Rice is essentially a blank canvas and takes on the flavor of anything you add to it.  It’s perfect for saffron, chicken stock, tomato, onion, lime, coconut, basil, and just about anything else you can think of. What is great about this recipe, is that it is very affordable to make, but very impressive.

James sadly didn’t get to partake in this dinner, he has been flying around the country for work, so I have had to entertain myself with friends instead.  However, the night I enjoyed this dinner, not long after the meal’s end our power went out! I mean the meal was black, but I had no intention of enjoying it in the dark! This night in question was also particularly balmy at around 85 degrees and 90% humidity, so risotto felt like a horrific choice without air conditioning! Several bottles of wine later, we all felt squid ink risotto was actually even better over candlelight in a warm room!…


What you need:

  • 1lb fresh squid
  • 5 cups fish stock
  • 2 tbsp olive oil
  • 3 tbsp sofrito
  • 2 cups of paella or aborio or risotto rice (they’re all the same)
  • 1/2 oz of squid ink
  • 4 tsp picada

Chop up your squid so the tubes are all about 1″ or so thick.

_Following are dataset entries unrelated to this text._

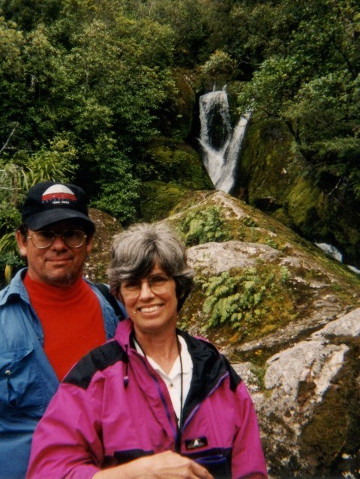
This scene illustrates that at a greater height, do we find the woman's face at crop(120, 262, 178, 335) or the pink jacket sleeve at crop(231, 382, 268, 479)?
the woman's face at crop(120, 262, 178, 335)

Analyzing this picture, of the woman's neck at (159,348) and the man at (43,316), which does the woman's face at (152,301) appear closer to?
the woman's neck at (159,348)

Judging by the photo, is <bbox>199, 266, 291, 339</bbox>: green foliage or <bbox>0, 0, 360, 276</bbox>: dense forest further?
<bbox>0, 0, 360, 276</bbox>: dense forest

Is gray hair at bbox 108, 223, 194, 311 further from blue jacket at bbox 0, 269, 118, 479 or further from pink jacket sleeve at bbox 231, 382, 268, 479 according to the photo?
pink jacket sleeve at bbox 231, 382, 268, 479

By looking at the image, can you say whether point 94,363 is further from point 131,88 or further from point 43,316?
point 131,88

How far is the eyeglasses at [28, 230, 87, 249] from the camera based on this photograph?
2238mm

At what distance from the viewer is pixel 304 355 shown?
362 centimetres

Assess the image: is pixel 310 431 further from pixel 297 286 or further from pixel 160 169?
pixel 160 169

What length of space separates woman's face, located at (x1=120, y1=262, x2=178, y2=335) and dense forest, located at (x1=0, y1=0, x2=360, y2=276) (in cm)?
695

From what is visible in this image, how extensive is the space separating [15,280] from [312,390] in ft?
7.79

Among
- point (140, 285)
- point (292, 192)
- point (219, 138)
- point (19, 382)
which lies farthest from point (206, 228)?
point (219, 138)

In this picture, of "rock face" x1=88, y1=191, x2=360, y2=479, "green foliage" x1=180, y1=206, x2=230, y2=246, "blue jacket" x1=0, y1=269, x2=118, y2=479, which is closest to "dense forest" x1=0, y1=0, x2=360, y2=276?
"rock face" x1=88, y1=191, x2=360, y2=479

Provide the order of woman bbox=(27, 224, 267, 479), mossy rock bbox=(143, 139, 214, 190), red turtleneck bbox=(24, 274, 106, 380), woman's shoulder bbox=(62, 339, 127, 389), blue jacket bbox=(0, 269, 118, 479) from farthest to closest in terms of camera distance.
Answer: mossy rock bbox=(143, 139, 214, 190)
red turtleneck bbox=(24, 274, 106, 380)
blue jacket bbox=(0, 269, 118, 479)
woman's shoulder bbox=(62, 339, 127, 389)
woman bbox=(27, 224, 267, 479)

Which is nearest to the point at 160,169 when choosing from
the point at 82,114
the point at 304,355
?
the point at 82,114

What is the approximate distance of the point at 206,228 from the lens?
7285mm
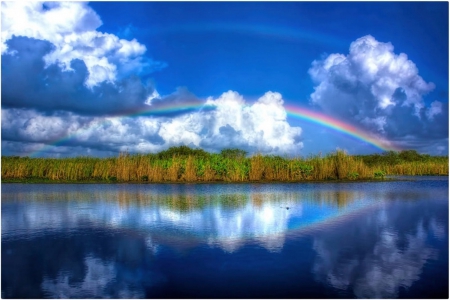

Bring a medium saucepan up to medium high heat and add the olive oil.  Once hot add the squid and fry for 2 minutes.

Add the sofrito to the pan of squid and cook a further 10 minutes on medium heat.

Add the rice stirring into the squid and cook for 10 minutes before adding too much liquid. Stir it frequently.

Keep your fish stock warm in a small sauce pan, and begin adding it to your pot of risotto about a cup at a time.  Stirring frequently the whole time, repeat this step for about 5 minutes.

Mix your squid ink into a small bowl of fish stock and dissolve it into the mixture.  Add this to the pot of risotto along with another cup of stock and cook stirring frequently another 10 minutes or so adding stock as necessary.

Add the picada into the pot and stir it again.  Cook for a further 2 minutes, season with sea salt and serve.

The dish should look thick and a little saucey still and the rice should be slightly al dente.

Risotto is a bit labor intensive because you have to keep stirring it regularly, but it really is delicious and worth it!